La campagne pour l’élection présidentielle du 28 décembre a débuté le 28 novembre dans une atmosphère plutôt morose, sans grands meetings ni véritable enthousiasme. Elle s’achèvera le 25 décembre. L’absence des principaux leaders de l’opposition, actuellement en exil, lui confère un caractère particulier. Dans les rues de Conakry, les affiches électorales se font rares, à l’exception de gigantesques portraits du général Mamadi Doumbouya.

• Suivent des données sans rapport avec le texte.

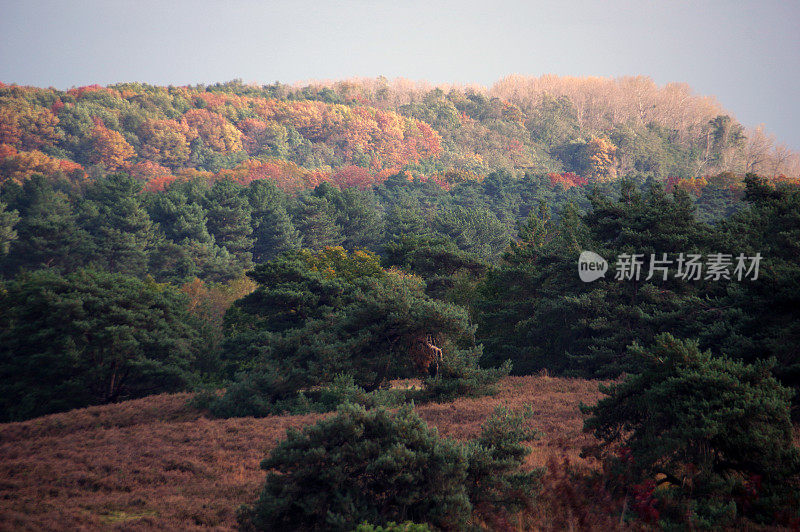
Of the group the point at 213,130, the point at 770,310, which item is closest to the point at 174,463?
the point at 770,310

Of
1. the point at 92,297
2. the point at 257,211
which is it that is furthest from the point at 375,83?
the point at 92,297

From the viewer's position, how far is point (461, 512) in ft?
25.1

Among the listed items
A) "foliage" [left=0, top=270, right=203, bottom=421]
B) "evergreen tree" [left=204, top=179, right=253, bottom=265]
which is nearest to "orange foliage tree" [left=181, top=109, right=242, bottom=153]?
"evergreen tree" [left=204, top=179, right=253, bottom=265]

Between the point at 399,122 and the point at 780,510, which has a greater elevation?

Au centre-ville de Kaloum, dans un café où l’on suit un match du Barça, les discussions portent davantage sur la politique française que sur la campagne guinéenne. Soumah, désintéressé, explique que l’absence de figures majeures comme Cellou Dalein Diallo ou Alpha Condé enlève toute crédibilité au scrutin. « L’élection n’est pas crédible. Il fallait la présence des principaux leaders, les plus expérimentés », estime-t-il, regrettant que les partis engagés n’aient pas choisi le boycott. « Lors des élections précédentes, ils n’ont même pas obtenu 4 %. Aujourd’hui, Doumbouya se fait accompagner par ces mêmes partis. »
Daouda, chauffeur, affiche au contraire son soutien au président de la transition. Inspiré par l’immense bannière « coup KO » installée sur l’hôtel Riviera, il explique son adhésion : « On l’accompagne parce qu’on voit ce qu’il fait. Le pays est normal maintenant. Avant, quand tu entrais dans la capitale, ce n’était pas comme aujourd’hui. Kaloum est très jolie, regardez les poteaux, l’éclairage. » Interrogé sur les autres réalisations qu’il attribue à Mamadi Doumbouya, il cite les routes : « Pour aller au village, c’est très bon. Quitter Conakry pour Dalaba, Siguiri ou Macenta, Nzérékoré, c’est devenu facile. »
À un mois du scrutin, le Premier ministre Bah Oury était d’ailleurs en Moyenne-Guinée cette semaine pour lancer les travaux de la route Mamou-Labé, passant par Dalaba.